◆ **Set problem**:
Copy the Dogon travel passage word for word, in full.

◆ **Document text**:
━━━━
Suddenly, I notice how young the population is. In a nation where life expectancy is only 49, I've seen more death in two weeks than in a year back home.
Perhaps it's not surprising that I've met only a single hogon. The old practices are dying, too. Islam caught up with the Dogon in the end, as did a number of French missionaries. Most of the villages are now divided not into the traditional quarters, but into Muslim, Christian and animist. Of these, the Muslim areas are often the largest and feature beautiful mud-brick mosques. But the animist population is shrinking, and with it the beliefs and practices that make the Dogon unique.
In the heat of the day, we rest in Tereli as a convoy of 4x4s shows up. This is as close as anyone gets to package tourism in Dogon country. Forget luxury hotels: there aren't any. But there are masked dances put on for the passing groups, and I watch as the 20-odd tourists take their seats. It's a charade, deplored by some, who see it as a desecration of the very thing that tourists have come to see. For others, the economics make sense.
━━━━
◆ **Bounding-box records**:
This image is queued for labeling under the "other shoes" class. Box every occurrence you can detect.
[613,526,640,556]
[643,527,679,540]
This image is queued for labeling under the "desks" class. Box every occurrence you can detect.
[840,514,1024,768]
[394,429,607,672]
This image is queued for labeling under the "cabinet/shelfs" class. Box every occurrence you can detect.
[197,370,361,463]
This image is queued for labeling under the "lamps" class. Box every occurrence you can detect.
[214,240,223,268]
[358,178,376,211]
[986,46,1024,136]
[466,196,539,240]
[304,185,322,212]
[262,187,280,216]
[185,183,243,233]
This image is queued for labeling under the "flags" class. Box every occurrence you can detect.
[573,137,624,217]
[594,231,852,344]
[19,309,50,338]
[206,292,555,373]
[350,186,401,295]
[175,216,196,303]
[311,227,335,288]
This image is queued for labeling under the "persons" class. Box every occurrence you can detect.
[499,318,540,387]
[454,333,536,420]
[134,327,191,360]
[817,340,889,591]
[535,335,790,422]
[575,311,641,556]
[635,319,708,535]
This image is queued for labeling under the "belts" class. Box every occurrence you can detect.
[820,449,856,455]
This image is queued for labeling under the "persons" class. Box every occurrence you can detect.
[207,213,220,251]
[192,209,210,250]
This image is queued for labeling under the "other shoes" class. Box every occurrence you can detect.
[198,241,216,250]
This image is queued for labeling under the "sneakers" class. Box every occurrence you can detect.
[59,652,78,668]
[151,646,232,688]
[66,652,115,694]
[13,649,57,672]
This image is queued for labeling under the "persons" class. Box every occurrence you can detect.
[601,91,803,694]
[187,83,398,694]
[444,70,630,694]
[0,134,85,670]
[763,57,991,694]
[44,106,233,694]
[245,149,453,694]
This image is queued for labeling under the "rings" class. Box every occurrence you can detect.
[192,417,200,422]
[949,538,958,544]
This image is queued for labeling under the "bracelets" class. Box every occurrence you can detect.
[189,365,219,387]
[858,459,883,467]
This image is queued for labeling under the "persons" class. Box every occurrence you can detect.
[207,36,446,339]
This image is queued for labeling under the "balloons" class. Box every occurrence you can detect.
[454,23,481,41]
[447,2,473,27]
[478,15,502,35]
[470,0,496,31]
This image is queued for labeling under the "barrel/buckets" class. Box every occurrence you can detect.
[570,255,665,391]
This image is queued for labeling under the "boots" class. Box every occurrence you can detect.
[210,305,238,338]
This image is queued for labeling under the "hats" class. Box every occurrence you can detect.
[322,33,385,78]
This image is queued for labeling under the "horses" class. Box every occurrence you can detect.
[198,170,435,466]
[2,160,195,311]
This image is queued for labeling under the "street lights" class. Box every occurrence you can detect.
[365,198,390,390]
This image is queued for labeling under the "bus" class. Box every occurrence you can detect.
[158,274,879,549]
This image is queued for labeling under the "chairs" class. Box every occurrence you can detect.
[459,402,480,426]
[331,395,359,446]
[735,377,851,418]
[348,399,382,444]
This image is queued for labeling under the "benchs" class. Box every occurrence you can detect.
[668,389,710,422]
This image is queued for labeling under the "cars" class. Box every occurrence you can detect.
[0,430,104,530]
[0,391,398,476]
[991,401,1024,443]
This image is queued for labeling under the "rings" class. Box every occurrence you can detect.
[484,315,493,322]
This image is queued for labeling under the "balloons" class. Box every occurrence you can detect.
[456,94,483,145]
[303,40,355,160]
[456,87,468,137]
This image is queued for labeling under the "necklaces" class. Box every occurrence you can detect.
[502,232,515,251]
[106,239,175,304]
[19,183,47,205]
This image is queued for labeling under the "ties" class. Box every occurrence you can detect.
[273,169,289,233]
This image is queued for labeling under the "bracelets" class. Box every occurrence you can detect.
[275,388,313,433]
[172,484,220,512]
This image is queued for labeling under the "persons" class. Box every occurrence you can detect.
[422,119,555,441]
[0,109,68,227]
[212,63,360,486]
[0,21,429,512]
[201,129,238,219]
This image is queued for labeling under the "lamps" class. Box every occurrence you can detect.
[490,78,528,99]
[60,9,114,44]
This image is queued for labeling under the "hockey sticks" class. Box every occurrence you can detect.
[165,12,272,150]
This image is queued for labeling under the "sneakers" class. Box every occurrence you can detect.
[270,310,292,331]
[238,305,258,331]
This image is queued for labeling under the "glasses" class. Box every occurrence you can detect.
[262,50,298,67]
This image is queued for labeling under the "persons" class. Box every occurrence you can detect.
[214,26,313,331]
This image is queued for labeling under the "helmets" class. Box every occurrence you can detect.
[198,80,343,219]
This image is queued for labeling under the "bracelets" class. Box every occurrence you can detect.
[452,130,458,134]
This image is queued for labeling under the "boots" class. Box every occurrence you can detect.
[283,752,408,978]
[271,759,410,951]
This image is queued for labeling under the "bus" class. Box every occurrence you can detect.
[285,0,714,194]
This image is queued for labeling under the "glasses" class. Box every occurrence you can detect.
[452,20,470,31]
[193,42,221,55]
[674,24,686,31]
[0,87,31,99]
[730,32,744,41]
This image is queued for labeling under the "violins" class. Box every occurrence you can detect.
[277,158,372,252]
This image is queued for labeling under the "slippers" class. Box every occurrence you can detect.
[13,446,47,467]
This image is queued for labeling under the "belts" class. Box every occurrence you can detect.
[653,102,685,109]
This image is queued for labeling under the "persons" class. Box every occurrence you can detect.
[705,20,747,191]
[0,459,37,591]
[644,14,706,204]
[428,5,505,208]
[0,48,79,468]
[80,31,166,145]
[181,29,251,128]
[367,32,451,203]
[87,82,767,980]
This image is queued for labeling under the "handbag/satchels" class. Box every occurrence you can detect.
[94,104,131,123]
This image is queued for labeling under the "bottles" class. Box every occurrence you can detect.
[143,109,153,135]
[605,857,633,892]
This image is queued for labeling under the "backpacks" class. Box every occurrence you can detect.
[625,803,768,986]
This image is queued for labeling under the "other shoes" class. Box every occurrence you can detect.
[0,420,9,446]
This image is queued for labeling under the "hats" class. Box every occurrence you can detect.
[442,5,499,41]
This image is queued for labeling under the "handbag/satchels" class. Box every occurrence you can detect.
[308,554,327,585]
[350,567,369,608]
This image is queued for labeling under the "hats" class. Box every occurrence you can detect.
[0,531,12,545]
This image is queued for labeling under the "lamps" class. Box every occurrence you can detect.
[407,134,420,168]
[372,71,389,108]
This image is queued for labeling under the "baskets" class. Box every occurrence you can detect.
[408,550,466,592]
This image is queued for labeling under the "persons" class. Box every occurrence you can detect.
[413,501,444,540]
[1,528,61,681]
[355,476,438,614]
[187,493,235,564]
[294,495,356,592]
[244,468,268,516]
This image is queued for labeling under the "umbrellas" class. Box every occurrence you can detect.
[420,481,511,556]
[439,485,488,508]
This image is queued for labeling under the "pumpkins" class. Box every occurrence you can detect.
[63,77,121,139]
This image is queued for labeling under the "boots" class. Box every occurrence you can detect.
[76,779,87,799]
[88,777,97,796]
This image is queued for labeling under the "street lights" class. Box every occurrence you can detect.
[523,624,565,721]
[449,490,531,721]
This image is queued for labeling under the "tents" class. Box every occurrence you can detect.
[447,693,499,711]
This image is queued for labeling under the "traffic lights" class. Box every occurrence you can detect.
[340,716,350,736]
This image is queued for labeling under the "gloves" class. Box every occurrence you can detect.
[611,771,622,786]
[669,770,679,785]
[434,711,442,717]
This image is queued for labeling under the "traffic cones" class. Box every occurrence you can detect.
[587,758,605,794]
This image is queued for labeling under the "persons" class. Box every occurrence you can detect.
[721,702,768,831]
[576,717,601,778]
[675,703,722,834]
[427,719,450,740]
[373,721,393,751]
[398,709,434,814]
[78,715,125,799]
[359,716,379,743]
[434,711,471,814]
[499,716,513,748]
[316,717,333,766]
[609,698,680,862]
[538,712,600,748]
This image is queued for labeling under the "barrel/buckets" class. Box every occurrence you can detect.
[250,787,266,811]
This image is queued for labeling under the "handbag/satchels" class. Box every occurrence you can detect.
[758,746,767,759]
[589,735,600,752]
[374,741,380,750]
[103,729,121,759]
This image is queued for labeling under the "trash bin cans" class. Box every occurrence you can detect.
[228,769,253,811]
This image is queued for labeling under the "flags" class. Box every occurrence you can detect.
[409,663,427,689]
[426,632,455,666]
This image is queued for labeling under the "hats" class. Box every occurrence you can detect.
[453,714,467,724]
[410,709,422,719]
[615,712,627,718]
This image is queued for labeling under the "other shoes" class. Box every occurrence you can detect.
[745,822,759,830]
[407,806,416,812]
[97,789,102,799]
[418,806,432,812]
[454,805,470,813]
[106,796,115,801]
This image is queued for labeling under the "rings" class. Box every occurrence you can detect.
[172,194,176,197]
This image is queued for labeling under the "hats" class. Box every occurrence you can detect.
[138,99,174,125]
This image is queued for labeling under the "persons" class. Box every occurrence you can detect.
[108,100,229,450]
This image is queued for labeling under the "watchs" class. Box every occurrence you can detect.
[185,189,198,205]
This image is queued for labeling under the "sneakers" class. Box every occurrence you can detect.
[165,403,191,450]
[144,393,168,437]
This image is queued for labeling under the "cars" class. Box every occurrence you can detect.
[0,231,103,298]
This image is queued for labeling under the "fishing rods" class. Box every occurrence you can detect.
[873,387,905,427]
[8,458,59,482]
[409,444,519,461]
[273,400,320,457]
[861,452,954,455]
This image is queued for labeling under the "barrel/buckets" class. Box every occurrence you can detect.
━━━━
◆ **Solution for this exercise**:
Suddenly, I notice how young the population is. In a nation where life expectancy is only 49, I've seen more death in two weeks than in a year back home.
Perhaps it's not surprising that I've met only a single hogon. The old practices are dying, too. Islam caught up with the Dogon in the end, as did a number of French missionaries. Most of the villages are now divided not into the traditional quarters, but into Muslim, Christian and animist. Of these, the Muslim areas are often the largest and feature beautiful mud-brick mosques. But the animist population is shrinking, and with it the beliefs and practices that make the Dogon unique.
In the heat of the day, we rest in Tereli as a convoy of 4x4s shows up. This is as close as anyone gets to package tourism in Dogon country. Forget luxury hotels: there aren't any. But there are masked dances put on for the passing groups, and I watch as the 20-odd tourists take their seats. It's a charade, deplored by some, who see it as a desecration of the very thing that tourists have come to see. For others, the economics make sense.